Thank you for your comprehensive and helpful answers!

I will need to think over it - but some quick remarks:

First some comments on the problem as a whole.
The input contains different record types because there is transaction data and master data. Most work is finding the right data in a transactional record do some (static) recoding and cross referencing via mapping-files. This I do in ParseDok - so "parse" is a little short hand :-)
But some data (the minor part) is depended on previous records. That means in record X a numbering change is announced and has to be applied for all following records.
So the writer thread is not only a writing but maintaining the original order and doing some filtering and code mapping as well. Sorry - I tried to keep my post short.
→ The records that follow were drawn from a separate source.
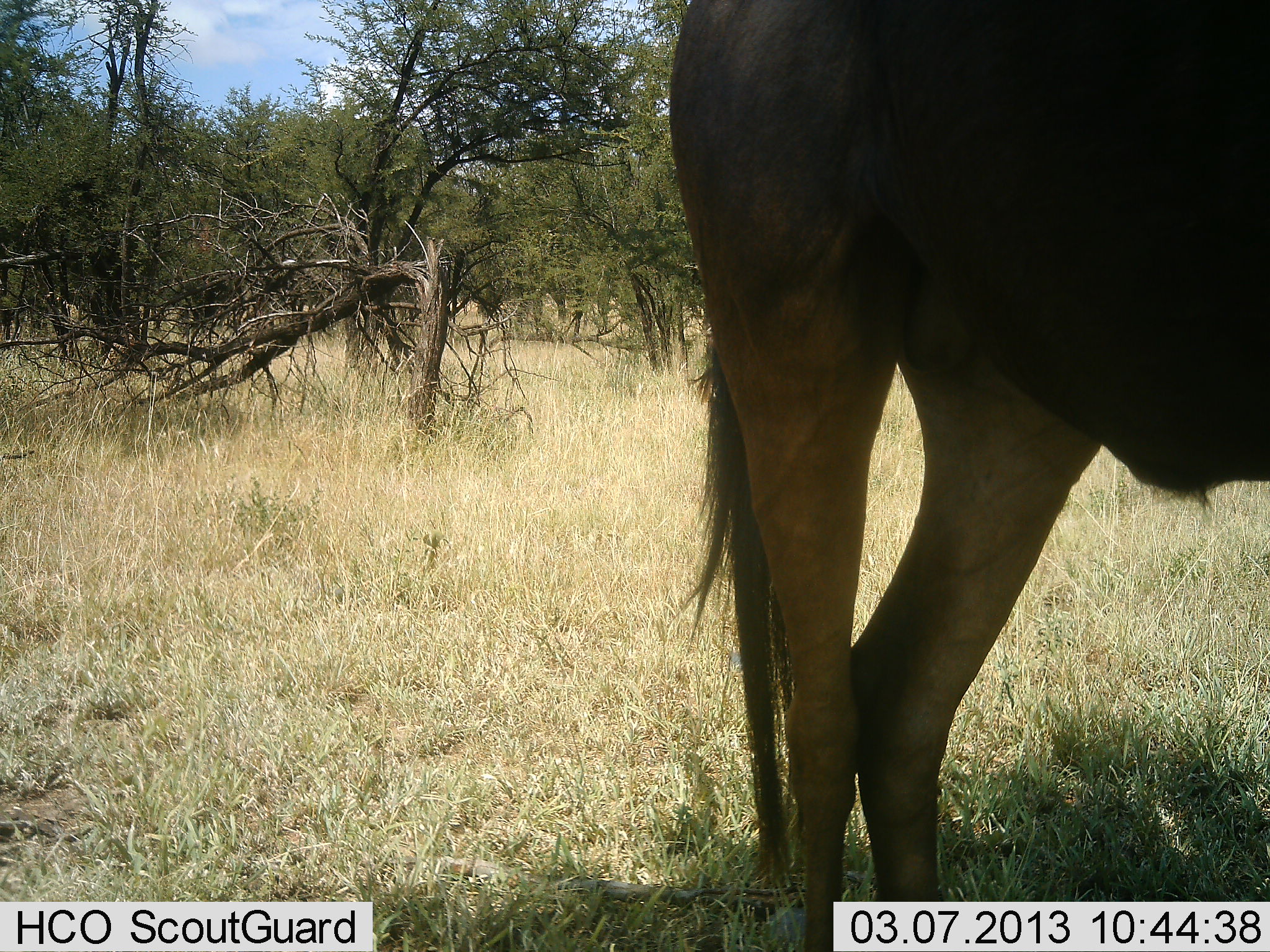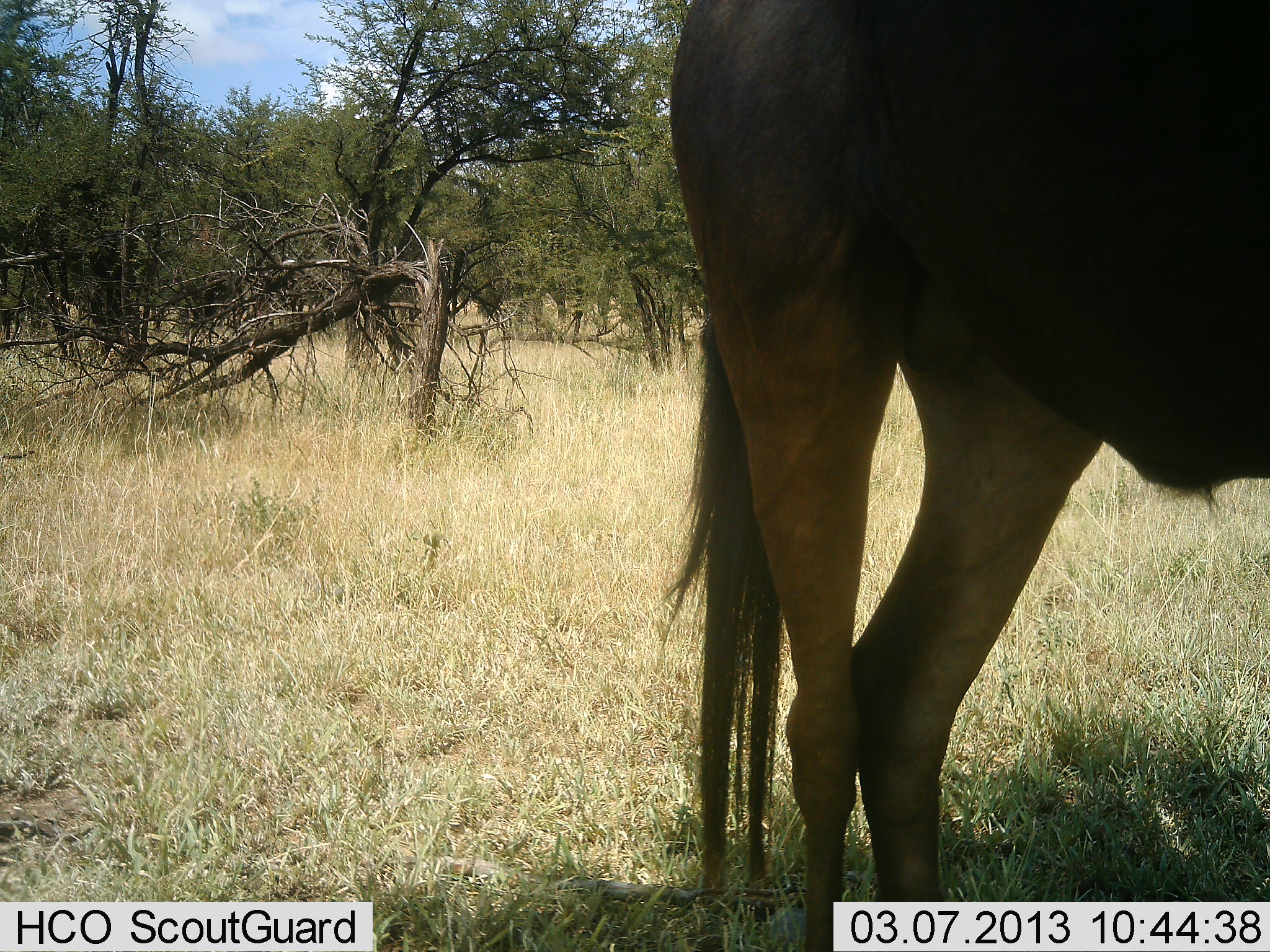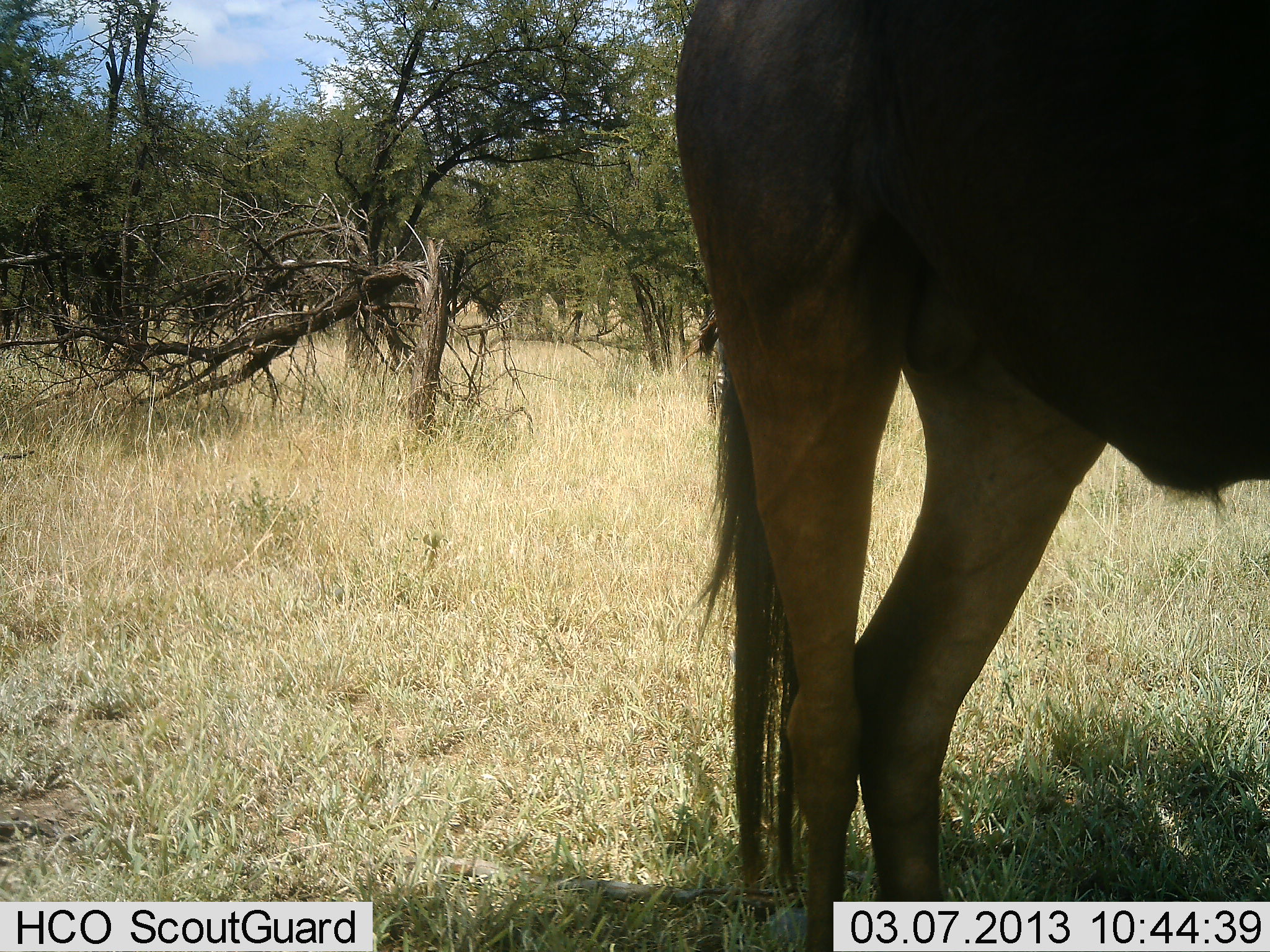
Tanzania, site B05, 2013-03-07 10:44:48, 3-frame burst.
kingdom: Animalia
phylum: Chordata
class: Mammalia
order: Artiodactyla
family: Bovidae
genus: Connochaetes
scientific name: Connochaetes taurinus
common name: blue wildebeest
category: wildebeest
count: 1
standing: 100%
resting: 0%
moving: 0%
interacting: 0%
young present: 0%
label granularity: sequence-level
Push references to already shared hashes.
I tried this - it was slower than the deep copy

Why do you want to queue hashes from one thread to the other in the first place
This was how i did it in the single-threaded version. So my first try was so put the parsing into worker threads and pass back the existing hashes. Now I am working on a new solution. Hence my questions.

Going back to your original application rather than your wholly artificial test code
I did not thought it artificial because it is more or less the isolated code fragment of my thread handling. It is my test/experimental code for trying out new solutions. Sub ParseDok alone is ~1.100 lines of code (shure, not in one function!). I was interested in measuring time differences for passing data between threads, to get a feel for that.